── Source information
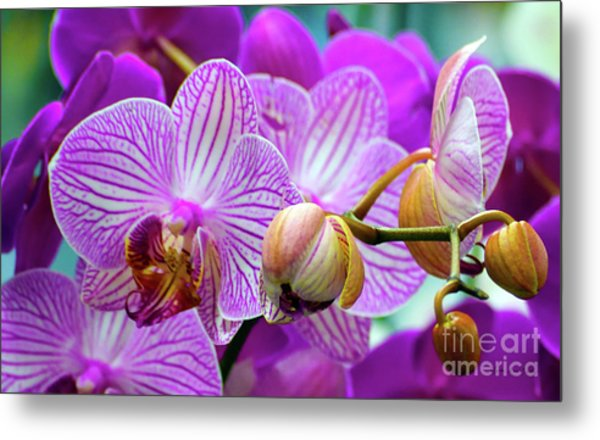 Metal Print featuring the photograph Decorative Fuschia Orchid Still Life by Mas Art Studio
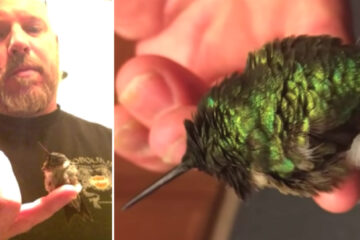 Every Year, this Hummingbird Comes Back to the Man Who Saved It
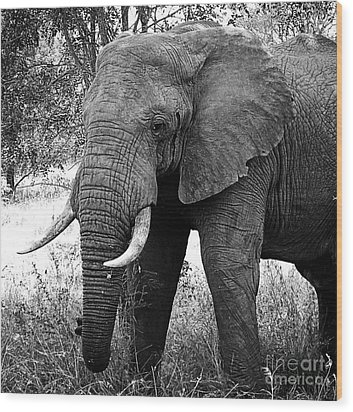 Beautiful Elephant Black And White 59 Wood Print by Boon Mee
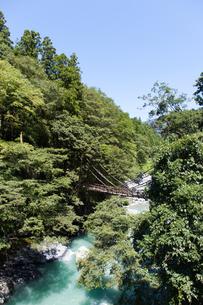 緑に囲まれた祖谷のかずら橋の写真素材 [FYI04486294]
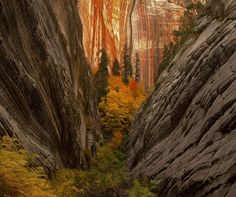 Canyon Convergence, Utah. by KNikolaev with a Canon EOS 50D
────
_What this task involves_:
Copy out the listing above in full and keep the pictures out.

_Solution to this problem_:
 Metal Print featuring the photograph Decorative Fuschia Orchid Still Life by Mas Art Studio
 Every Year, this Hummingbird Comes Back to the Man Who Saved It
 Beautiful Elephant Black And White 59 Wood Print by Boon Mee
 緑に囲まれた祖谷のかずら橋の写真素材 [FYI04486294]
 Canyon Convergence, Utah. by KNikolaev with a Canon EOS 50D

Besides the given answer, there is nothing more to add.